■ **Things to do**:
1. Answer these questions using the Roxy Music listing:
(a) Which engineer does it credit for the sound?
(b) Flesh + Blood is described as the precursor to which album?
(c) For how many years does it say every kind of pressing of this title has been cleaned and played?
2. Repeat word for word the portion of the Roxy Music listing that begins with the words containing "More Roxy Music" and ends with "in three years)".

More Roxy Music
More Art Rock Records
- With outstanding Double Plus (A++) grades or close to them from top to bottom, you’ll have a hard time finding a copy that sounds remotely as good as this original British pressing (one of only a handful of copies to hit the site in three years)
- Believe it or not, no copies in our most recent shootout, aside from the two shootout winners, had even Super Hot stampers on both sides, which was surprising since we know the right stampers and there were plenty of them in the shootout
- If you need top quality sound, and assuming it takes as long to get our next shootout going as it did this last one, please check back with us in 2027
- No domestic LP or import from any other country has ever been better than passable – we should know, we’ve been cleaning and playing every kind of pressing we could find for this title for forty years
- Credit as always goes to the brilliant engineering of Roxy’s go-to guy, Rhett Davies
- Flesh + Blood is the precursor to Avalon, with much the same style and sound – some of Roxy’s best material and biggest hits are here
Best Tracks
This is a transitional album. Some of it sounds like Avalon (“Oh Yeah,” “Over You,” etc) and some of it sounds more like their earlier material. It may not be as consistent as Avalon but it’s well worth owning for its best songs (listed below) and highly recommended for fans of the band.

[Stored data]
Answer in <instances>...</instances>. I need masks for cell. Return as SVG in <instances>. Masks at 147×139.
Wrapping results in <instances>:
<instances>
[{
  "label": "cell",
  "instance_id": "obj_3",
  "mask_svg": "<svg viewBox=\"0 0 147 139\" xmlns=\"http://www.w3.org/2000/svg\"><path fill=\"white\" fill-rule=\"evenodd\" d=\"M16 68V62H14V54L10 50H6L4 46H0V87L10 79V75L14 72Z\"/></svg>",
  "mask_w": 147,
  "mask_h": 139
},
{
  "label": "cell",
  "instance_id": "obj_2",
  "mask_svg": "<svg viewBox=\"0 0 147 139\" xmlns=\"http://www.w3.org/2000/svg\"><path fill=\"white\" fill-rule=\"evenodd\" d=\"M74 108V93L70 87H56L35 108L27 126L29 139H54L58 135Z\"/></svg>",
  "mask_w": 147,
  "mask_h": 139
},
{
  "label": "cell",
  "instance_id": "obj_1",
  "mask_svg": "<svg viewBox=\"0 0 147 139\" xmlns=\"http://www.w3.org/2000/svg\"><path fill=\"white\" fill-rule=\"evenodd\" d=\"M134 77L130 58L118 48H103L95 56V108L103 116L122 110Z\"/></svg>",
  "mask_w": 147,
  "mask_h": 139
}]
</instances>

■ **Task-by-task solutions**:
1.
(a) Rhett Davies
(b) Avalon
(c) Forty years

2.
More Roxy Music
More Art Rock Records
- With outstanding Double Plus (A++) grades or close to them from top to bottom, you’ll have a hard time finding a copy that sounds remotely as good as this original British pressing (one of only a handful of copies to hit the site in three years)